Daniel Libeskind, Construire le futur

Entre une enfance dans la Pologne de l’après-guerre et les 541 mètres de verre et d’acier de la future Freedom Tower s’écrit la vie de Daniel Libeskind

Entre une enfance dans la Pologne de l’après-guerre au sein d’une famille de survivants juifs de l’Holocauste, et les 541 mètres de verre et d’acier de la Freedom Tower qui vont s’élever au-dessus des ruines de Ground Zero, se trouve une vie. Il s’agit de celle de Daniel Libeskind, nouvelle star mondiale de l’architecture, dont le projet pour réinventer le World Trade Center a été retenu parmi plus de 2500 candidatures… Cette existence hors du commun, il la raconte dans Construire le futur en la mettant brillamment en parallèle avec l’élaboration de cette tour, elle aussi sans commune mesure.

Bien évidemment, comme tout architecte qui se respecte, Daniel Libeskind commence sa biographie par les fondations. À savoir les premières années d’une vie déjà nomade. Âgé de onze ans lorsque sa famille émigre en Israël, il en a treize quand elle s’installe dans une ville dont il tombera immédiatement amoureux : New York. Mais surprise : Rien ne me prédisposait à une carrière d’architecte, annonce-t-il d’emblée. En effet, le jeune Libeskind fait dans un premier temps figure de prodige de l’accordéon – il a même obtenu une bourse ! – avant de s’adonner compulsivement au dessin, et de rêver de devenir un artiste. Mais une fois adulte, il écoute le sage conseil de sa mère : Tu peux toujours faire de l’art à travers l’architecture, mais pas de l’architecture en faisant de l’art. 
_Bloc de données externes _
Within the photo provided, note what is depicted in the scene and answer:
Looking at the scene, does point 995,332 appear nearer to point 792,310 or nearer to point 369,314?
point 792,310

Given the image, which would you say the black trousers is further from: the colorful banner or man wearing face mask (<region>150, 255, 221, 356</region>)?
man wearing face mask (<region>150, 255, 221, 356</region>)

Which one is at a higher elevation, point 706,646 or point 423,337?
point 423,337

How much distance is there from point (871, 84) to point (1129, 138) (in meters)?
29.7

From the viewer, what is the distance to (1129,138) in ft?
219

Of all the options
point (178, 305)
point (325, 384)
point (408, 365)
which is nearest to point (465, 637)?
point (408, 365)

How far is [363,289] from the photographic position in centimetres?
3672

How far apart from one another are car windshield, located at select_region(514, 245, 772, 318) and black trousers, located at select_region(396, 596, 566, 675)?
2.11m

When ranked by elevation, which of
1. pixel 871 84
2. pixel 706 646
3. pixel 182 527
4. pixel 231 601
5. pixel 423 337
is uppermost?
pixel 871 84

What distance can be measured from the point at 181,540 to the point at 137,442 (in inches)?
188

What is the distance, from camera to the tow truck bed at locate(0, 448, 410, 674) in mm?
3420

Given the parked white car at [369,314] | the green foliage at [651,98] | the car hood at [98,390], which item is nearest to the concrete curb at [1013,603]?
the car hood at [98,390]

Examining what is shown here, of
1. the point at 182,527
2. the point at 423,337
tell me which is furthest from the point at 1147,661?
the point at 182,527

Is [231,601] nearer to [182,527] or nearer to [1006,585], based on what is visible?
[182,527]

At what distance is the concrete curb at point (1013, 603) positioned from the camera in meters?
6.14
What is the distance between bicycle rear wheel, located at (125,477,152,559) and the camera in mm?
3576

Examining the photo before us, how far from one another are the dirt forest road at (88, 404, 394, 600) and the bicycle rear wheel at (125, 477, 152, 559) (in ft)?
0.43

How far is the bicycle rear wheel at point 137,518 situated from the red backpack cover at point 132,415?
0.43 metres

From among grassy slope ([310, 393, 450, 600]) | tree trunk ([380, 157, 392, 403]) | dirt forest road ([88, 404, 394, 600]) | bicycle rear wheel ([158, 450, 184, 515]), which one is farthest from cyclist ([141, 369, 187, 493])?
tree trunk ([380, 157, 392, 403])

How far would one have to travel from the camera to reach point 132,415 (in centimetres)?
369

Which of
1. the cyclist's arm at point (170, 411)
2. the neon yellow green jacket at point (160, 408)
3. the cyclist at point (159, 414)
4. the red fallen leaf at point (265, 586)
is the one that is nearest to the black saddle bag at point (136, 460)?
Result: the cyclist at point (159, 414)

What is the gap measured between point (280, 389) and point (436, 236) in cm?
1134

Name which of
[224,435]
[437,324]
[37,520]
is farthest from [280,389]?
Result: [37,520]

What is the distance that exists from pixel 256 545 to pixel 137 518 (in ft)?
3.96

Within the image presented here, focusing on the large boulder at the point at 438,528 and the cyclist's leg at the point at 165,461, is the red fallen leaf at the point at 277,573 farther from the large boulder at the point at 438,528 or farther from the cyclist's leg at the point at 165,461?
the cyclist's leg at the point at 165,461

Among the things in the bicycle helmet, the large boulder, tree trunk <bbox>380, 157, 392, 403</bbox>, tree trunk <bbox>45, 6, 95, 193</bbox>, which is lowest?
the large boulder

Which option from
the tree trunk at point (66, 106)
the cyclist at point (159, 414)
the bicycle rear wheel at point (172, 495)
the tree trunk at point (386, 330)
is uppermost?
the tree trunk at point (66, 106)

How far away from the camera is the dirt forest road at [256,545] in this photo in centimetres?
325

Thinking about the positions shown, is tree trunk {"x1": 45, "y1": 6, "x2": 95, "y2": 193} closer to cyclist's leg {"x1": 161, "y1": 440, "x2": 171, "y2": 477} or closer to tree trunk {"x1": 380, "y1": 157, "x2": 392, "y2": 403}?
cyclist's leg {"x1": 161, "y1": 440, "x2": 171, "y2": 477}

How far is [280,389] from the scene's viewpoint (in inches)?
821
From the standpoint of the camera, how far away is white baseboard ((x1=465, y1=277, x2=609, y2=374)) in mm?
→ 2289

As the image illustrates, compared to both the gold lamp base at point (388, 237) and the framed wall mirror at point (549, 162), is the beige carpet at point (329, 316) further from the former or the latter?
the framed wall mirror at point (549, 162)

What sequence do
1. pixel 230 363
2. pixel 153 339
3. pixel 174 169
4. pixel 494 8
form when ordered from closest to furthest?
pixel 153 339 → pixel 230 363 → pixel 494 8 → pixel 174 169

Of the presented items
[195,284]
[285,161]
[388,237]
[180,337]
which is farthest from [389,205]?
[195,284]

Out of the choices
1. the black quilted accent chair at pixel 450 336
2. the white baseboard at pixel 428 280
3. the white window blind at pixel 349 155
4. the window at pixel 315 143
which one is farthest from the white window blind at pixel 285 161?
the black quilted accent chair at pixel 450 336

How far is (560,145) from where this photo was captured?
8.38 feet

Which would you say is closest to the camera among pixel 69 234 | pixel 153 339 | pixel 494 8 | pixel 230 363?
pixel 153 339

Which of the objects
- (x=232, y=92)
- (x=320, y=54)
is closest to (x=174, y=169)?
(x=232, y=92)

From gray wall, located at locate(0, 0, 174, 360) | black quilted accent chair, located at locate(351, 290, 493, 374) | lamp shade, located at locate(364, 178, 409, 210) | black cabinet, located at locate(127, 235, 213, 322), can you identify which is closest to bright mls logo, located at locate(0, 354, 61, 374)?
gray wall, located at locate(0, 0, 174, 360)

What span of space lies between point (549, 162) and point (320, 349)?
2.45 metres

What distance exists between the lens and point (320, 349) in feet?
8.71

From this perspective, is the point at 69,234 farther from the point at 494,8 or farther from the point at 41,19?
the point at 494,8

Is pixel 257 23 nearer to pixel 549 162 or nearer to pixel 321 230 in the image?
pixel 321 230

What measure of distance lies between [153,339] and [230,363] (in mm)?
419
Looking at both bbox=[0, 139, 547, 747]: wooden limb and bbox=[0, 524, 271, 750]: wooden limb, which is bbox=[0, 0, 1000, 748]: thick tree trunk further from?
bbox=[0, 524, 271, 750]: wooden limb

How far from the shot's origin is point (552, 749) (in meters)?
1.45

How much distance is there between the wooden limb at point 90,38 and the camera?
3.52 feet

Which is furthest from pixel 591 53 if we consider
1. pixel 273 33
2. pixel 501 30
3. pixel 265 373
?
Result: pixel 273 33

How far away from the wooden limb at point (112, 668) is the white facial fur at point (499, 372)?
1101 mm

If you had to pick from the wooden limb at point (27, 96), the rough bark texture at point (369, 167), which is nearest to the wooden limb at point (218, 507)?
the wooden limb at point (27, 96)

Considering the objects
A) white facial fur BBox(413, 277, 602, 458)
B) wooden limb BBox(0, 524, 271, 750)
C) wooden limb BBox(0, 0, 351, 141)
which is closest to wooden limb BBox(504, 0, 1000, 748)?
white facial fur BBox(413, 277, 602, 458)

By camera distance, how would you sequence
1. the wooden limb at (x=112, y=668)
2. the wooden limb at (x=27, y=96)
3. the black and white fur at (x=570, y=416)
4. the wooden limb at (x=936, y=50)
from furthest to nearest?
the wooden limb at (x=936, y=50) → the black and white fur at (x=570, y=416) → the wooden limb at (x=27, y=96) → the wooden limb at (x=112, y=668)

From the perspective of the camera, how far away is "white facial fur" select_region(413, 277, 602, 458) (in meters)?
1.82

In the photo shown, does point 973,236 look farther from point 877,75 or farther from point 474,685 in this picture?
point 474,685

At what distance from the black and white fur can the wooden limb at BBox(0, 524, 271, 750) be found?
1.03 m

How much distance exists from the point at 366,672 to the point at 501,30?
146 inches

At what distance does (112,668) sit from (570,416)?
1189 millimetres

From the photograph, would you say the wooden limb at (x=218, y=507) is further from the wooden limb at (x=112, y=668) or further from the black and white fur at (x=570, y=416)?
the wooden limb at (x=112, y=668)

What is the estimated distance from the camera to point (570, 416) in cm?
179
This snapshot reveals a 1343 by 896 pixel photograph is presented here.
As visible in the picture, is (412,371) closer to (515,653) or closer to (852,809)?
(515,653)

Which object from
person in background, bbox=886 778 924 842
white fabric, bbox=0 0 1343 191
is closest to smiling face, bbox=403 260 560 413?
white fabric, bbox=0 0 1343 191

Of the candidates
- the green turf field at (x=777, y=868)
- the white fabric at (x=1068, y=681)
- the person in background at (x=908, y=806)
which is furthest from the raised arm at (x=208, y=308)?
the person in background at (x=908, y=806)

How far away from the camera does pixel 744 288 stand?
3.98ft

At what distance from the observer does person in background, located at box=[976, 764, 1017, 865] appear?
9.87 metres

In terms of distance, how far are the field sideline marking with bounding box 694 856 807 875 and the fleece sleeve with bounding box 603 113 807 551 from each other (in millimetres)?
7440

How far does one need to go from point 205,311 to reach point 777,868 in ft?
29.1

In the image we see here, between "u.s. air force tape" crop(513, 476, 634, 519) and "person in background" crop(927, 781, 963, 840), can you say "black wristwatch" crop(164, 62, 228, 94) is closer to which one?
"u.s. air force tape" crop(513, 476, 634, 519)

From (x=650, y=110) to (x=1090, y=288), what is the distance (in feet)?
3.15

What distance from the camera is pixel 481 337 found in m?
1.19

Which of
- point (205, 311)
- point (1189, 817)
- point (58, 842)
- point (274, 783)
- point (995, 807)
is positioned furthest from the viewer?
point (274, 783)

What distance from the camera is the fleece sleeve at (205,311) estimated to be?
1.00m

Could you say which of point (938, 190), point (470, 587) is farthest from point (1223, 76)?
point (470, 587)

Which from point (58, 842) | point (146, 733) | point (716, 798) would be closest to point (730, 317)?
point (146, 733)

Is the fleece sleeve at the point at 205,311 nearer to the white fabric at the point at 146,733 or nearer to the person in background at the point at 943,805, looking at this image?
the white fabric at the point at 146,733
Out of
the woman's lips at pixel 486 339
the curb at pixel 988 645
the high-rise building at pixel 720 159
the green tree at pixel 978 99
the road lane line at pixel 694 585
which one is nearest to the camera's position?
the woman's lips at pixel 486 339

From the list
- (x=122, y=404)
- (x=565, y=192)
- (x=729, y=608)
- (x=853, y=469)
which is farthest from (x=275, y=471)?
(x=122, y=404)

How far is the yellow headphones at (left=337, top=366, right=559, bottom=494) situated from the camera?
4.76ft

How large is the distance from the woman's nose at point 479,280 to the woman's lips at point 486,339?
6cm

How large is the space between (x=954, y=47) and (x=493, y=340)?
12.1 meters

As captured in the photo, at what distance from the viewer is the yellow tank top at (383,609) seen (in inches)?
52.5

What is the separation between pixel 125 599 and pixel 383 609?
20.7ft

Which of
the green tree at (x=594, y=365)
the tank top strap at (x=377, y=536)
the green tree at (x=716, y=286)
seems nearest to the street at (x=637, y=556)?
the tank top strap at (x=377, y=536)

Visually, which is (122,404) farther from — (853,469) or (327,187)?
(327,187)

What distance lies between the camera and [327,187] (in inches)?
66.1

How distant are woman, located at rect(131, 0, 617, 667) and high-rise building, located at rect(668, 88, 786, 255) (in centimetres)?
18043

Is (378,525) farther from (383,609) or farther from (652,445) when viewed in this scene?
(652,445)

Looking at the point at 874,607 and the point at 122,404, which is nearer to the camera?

Daniel Libeskind a donc fait d’une pierre deux coups… même si, comme il l’explique, son talent s’est révélé sur le tard. Il lui a en effet fallu attendre l’âge de 53 ans avant que son premier édifice, le Musée juif de Berlin, accueille ses premiers visiteurs. Et ce, après douze années d’une lutte acharnée pour mener à bien ce projet, controversé à l’époque. Mais de son enfance, il a toujours conservé son goût pour les arts, comme en témoignent les nombreuses références parsemant sa biographie :
Un beau bâtiment, à l’instar des chefs-d’œuvres de la littérature, de la poésie ou de la musique, s’entend à raconter l’histoire de l’âme humaine.

Justement, l’Histoire, Daniel Libeskind la rencontre à nouveau lorsqu’il commence à plancher sur la reconstruction du World Trade Center. Et son projet a su dès le départ s’adresser aux âmes meurtries des New-yorkais, en accordant une large place à la mémoire des victimes ainsi qu’à son idéal de la démocratie. Un projet qui est aussi remarquable par la mise en scène harmonieuse de la lumière – lumière que l’architecte vénère par-dessus tout et à laquelle il consacre un chapitre entier. Tout simplement parce que la lumière est divine, note-t-il au passage…

Mais le concepteur de la future Freedom Tower n’est pas parvenu à ses fins sans embûche. Concurrence impitoyable entre les architectes, féroces luttes d’influences en raison d’enjeux financiers colossaux : le récit se lit parfois comme un roman à suspense… Dont on connaît cependant la fin : la construction de sa tour doit en effet débuter en 2006. Haute de 1776 pieds en hommage à la date de l’Indépendance de l’Amérique, elle intégrera un jardin dédié aux pompiers. Complété de cinq tours asymétriques, l’édifice fera, de plus, écho à la statue de la liberté dans la skyline new-yorkaise.

Un seul bémol à cette biographie : à aucun moment Daniel Libeskind, qui se présente pourtant comme démocrate, ne s’interroge sur le devenir des idéaux de liberté et de démocratie dans l’Amérique d’aujourd’hui. Mais comme il le souligne dans le dernier et onzième chapitre – un chiffre désormais lourd de symbole – intitulé « foi » : On ne peut pas être architecte et pessimiste.

Construire le futur, dont une partie des bénéfices sera donnée à un organisme caritatif venant en aide aux familles des victimes du 11 septembre, dévoile au travers d’une écriture certes basique, mais pleine de lyrisme et de poésie, un architecte (un artiste ?) singulier. Peut-être même un peu trop : d’un caractère bien trempé, il ne ménage pas ses confrères, dénigre facilement leurs projets, et fait souvent preuve de suffisance. Mais sans doute une petite touche de mégalomanie est-elle nécessaire pour devenir l’architecte de l’édifice le plus attendu du début du XXIe siècle.

c. dupire

   
 

Daniel Libeskind, Construire le futur (traduit de l’américain par Marina Boraso et Pierre Girard), Albin Michel, février 2005, 346 p. – 22,00 €.